- [BRIEF]: Output the lines of the listing from the line containing "Is point (50, 108)" through the line containing "which is farthest", inclusive, as a numbered list without blank lines.
-- Start of DATA SHOWN --
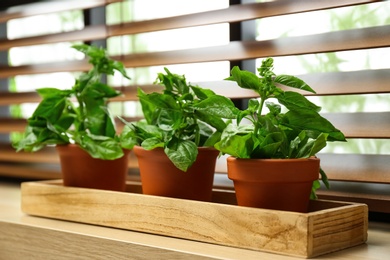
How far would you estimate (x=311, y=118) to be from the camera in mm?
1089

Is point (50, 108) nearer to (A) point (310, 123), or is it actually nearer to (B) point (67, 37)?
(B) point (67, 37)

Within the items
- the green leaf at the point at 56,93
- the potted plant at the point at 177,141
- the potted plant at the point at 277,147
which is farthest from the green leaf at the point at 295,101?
-- End of DATA SHOWN --
-- Start of DATA SHOWN --
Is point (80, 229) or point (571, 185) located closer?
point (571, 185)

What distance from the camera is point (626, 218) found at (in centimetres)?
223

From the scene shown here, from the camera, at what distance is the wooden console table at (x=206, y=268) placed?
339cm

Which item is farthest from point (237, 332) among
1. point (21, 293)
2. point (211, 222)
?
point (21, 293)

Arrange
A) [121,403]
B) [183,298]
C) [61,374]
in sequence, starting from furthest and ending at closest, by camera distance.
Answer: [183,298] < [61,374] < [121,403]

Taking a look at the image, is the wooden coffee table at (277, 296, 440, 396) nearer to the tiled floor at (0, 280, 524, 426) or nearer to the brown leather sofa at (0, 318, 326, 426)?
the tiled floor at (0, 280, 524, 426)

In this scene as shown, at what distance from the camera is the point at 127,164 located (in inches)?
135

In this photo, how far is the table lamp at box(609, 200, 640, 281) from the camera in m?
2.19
-- End of DATA SHOWN --
- [EXERCISE OUTPUT]:
1. Is point (50, 108) nearer to (A) point (310, 123), or is it actually nearer to (B) point (67, 37)?
2. (B) point (67, 37)
3. Within the items
4. - the green leaf at the point at 56,93
5. - the potted plant at the point at 177,141
6. - the potted plant at the point at 277,147
7. which is farthest from the green leaf at the point at 295,101?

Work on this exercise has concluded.